漫画の中のキャラクタは実物とは違う。例えば可愛い女の子を出す場合、漫画家が可愛く描こうと努力するのは必要である。それに加えて登場人物の誰かによる「あの子は可愛い」という言葉が必要なのである。読者はその言葉を基準にして「この漫画ではこの顔が可愛いのだな」と読み進めていくからだ。


第6話 誕生日プレゼント
最終ページに一番の山場が来る。最終ページの状況を作るために残りのページが存在するように作られている。この時のコツは、最後のページまで引っ張るためのテクニックはいろいろ使っても、話をあまり盛り上げないように気を付ける事だ。ボクがこのテクニックを遣う時は
見せ場以外は息を潜めるように描く
という感じでやっていた。
本回も重要な情報は前の方にない。あだちさんは連載の一話の中でもバランス良く物語を配置する人なのだが、こういうテクニックもつかえるのである。

このテクニックは週刊少年サンデーのような偶数ページ構成だと少しやりにくい。週刊少年マガジンや週刊少年ジャンプのような奇数ページ連載だと、最終が見開きで終わるので大ゴマでハッタリの効いた絵が入れやすくなる。2000年代から10年間くらいの週刊少年マガジンは最終ページに見せ場を持ってくる手法を素晴らしく洗練させていた。毎回毎回
「次の回はどうなるんだ?」
と思わせられた(こういう感覚を「次回への引きが強い」などという)。
しかしあまりにその傾向が行き過ぎると、毎回が次回の予告になってしまって内容が空疎になってしまう。

ページ数の話もすると、週刊少年サンデーのような偶数ページ連載が正統的なものだ。奇数の連載は1970年代後半に週刊少年ジャンプが始めたものだと思う。
奇数の効能は上で書いたようなものだが、偶数はなにがいいか。
日本の雑誌の読み物は見開きの左から始まる。これはサンデーもジャンプも同じだ。偶数は右側で終わるのでその左ページから次の漫画が始まる。これはごく自然で合理的だ。
しかし奇数は1ページ分、何かを入ることになる。これは編集上の手間をわざわざ作ることになってしまうのだ。

### 作業依頼 1
提示文に名前が出てくる漫画雑誌をすべて挙げよ。
### 作業依頼 2
提示文によると、日本の雑誌の読み物は見開きのどちら側から始まるか。
次に並ぶ項目は提示文とは関係がない。

### 項目一覧

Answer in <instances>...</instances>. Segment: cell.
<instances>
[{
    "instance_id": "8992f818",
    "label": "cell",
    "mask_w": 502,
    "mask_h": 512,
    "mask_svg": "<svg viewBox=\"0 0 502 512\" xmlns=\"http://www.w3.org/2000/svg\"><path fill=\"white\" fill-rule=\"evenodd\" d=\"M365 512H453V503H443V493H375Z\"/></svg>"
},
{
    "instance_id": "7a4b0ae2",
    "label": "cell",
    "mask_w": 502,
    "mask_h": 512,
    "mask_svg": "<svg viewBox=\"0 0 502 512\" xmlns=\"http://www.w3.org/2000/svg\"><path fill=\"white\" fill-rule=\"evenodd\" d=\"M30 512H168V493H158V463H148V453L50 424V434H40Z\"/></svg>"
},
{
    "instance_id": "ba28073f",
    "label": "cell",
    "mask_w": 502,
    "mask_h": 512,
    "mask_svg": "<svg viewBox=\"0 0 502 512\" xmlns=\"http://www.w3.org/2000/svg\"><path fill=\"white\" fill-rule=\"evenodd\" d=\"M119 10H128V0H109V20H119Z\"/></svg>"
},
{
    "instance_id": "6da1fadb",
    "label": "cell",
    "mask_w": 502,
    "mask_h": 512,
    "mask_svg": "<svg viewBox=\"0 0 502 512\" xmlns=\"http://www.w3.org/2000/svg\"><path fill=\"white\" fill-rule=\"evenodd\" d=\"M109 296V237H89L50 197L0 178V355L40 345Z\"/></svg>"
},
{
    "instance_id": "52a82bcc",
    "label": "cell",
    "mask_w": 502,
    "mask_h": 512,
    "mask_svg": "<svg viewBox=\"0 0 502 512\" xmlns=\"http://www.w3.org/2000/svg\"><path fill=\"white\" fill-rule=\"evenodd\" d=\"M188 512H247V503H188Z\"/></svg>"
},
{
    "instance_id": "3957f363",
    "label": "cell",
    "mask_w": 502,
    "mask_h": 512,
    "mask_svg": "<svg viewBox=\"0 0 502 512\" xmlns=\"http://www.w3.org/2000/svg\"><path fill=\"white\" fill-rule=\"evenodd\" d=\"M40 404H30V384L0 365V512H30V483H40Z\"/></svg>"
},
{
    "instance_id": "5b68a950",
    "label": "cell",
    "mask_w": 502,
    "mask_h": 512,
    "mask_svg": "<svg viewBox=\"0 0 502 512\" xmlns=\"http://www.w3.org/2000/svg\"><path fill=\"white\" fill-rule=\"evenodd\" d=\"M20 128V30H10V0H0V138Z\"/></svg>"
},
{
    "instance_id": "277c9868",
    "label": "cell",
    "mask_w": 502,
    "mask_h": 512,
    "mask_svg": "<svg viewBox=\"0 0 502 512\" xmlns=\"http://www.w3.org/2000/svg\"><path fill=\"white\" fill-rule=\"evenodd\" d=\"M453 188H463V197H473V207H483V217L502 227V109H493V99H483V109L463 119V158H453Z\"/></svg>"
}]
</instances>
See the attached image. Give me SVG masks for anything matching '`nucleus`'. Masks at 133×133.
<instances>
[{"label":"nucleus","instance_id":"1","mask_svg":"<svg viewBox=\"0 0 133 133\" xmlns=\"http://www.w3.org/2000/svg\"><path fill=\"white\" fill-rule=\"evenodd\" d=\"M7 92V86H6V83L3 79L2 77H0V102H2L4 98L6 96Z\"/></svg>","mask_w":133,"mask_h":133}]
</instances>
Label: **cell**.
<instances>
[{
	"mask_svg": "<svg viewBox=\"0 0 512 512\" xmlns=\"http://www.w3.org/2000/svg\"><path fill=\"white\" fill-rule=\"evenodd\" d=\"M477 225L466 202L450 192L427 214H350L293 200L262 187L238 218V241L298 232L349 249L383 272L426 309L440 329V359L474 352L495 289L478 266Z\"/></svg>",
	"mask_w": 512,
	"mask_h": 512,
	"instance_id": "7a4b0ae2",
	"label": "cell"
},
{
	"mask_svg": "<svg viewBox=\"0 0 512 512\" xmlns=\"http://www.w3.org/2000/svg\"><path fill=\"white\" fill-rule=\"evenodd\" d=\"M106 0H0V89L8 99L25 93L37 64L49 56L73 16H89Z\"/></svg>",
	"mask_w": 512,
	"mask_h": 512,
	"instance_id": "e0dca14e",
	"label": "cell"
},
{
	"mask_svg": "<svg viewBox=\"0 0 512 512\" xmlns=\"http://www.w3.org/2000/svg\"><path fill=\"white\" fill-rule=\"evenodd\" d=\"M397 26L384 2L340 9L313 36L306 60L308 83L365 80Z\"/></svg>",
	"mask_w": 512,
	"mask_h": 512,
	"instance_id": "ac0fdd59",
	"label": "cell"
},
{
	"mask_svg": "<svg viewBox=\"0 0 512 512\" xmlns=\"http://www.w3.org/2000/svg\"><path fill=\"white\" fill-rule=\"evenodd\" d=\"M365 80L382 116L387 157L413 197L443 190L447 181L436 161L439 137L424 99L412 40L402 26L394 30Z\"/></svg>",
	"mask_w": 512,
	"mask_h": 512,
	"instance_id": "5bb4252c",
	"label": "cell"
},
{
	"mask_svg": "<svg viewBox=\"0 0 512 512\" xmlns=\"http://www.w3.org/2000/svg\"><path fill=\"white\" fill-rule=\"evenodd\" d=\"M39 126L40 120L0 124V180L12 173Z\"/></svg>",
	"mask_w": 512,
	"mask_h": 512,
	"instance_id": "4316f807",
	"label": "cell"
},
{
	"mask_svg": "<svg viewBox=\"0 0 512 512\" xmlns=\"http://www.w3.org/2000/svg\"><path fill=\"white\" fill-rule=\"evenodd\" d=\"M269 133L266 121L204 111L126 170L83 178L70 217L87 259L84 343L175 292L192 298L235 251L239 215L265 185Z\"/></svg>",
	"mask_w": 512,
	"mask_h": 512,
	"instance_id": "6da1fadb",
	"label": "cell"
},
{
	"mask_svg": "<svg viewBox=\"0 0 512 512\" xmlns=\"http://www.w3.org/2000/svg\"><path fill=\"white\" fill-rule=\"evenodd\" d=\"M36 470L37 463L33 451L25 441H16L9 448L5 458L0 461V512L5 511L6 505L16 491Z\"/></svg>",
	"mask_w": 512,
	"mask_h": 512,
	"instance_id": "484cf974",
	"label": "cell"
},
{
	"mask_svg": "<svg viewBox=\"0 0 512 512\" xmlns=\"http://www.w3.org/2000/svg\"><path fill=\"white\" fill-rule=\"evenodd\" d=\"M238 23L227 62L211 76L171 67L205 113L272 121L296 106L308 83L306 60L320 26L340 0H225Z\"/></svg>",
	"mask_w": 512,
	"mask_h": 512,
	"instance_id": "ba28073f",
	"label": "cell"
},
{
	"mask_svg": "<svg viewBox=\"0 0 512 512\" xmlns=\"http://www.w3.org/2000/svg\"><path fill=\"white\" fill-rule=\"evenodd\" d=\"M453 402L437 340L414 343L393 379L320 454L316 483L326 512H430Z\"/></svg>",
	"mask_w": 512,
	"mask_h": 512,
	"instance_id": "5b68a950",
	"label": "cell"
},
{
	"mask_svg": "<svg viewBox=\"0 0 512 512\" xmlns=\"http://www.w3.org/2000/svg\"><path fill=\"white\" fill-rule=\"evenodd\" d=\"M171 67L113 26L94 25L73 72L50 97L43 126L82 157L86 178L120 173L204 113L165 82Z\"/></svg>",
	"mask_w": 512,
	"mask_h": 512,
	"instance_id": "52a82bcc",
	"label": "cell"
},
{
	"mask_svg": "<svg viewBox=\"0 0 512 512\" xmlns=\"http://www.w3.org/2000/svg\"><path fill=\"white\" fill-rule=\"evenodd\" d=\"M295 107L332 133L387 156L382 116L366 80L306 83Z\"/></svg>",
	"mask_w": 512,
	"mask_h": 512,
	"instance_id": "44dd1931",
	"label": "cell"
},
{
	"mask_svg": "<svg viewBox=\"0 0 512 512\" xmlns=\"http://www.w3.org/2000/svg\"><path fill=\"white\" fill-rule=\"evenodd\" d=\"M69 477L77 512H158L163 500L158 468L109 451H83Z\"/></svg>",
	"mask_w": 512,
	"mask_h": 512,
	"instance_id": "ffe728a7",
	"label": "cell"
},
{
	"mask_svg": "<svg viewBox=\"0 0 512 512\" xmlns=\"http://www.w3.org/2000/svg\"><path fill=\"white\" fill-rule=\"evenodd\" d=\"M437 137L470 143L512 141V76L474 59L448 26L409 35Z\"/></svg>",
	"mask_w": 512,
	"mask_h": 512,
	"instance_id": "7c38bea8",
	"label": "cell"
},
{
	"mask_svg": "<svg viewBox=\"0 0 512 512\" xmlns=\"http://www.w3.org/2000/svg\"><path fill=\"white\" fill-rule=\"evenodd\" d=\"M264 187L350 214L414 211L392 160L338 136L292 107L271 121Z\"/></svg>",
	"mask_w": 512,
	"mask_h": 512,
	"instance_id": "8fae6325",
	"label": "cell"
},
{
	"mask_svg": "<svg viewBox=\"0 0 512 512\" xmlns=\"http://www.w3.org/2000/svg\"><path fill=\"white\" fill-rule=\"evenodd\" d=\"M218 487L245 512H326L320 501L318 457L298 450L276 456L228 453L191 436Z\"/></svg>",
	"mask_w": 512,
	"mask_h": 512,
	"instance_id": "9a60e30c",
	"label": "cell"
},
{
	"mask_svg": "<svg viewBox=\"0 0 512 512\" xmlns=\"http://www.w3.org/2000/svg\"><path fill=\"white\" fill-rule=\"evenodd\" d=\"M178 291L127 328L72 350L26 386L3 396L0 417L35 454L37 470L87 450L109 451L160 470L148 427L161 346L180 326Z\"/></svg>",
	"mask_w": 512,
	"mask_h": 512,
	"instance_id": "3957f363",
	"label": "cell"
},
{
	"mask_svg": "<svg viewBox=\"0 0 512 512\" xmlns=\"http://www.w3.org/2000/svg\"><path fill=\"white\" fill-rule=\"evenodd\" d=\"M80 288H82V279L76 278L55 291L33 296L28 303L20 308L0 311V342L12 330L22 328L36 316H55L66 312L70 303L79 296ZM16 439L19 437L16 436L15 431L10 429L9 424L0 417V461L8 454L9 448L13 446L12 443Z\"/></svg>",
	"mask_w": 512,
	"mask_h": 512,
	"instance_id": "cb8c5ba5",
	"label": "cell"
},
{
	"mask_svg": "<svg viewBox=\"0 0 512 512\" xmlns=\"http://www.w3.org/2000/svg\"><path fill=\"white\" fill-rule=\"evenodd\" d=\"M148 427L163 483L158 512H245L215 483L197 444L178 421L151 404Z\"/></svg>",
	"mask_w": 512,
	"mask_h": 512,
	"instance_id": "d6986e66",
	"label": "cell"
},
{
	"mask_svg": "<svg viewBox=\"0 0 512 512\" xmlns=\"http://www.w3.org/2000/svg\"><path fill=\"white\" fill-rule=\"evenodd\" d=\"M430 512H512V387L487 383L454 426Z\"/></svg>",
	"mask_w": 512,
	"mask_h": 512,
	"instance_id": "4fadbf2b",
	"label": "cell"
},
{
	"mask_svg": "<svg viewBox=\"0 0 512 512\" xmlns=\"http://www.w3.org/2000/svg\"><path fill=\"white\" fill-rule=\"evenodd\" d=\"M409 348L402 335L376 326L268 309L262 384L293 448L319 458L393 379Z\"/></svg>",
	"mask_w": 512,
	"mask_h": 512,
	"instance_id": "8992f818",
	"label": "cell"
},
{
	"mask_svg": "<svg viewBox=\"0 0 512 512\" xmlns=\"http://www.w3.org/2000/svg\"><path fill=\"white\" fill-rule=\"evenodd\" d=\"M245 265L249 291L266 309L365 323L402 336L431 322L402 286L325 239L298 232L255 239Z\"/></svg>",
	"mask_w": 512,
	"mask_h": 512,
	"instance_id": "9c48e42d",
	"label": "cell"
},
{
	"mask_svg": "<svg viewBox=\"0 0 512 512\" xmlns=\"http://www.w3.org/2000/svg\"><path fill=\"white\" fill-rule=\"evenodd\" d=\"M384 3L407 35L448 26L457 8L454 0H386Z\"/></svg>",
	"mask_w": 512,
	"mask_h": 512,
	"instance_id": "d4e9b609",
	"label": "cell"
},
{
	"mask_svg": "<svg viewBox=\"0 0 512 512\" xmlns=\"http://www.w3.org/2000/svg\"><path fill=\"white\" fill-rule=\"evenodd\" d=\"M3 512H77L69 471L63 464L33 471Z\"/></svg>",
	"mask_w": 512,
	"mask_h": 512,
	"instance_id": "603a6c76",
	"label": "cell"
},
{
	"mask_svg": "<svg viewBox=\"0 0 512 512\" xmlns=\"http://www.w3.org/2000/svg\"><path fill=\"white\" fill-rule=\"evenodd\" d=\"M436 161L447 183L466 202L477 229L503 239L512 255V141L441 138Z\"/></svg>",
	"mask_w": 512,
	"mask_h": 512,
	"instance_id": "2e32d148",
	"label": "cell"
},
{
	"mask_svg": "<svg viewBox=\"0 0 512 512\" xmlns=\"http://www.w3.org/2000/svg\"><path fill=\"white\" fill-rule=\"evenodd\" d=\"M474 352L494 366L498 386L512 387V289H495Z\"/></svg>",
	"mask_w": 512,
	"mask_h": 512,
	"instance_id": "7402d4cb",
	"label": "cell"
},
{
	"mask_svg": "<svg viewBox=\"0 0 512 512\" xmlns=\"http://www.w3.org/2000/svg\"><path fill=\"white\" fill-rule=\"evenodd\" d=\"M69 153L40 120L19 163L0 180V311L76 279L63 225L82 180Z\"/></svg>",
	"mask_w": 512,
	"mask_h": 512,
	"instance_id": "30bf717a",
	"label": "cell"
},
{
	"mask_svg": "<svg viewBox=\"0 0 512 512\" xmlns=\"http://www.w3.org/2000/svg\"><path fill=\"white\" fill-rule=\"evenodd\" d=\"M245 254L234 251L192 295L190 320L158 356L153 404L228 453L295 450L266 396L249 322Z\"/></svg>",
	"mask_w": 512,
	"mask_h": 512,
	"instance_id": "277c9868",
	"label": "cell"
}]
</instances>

### 出力 1
週刊少年サンデー、週刊少年マガジン、週刊少年ジャンプ

### 出力 2
見開きの左から始まる。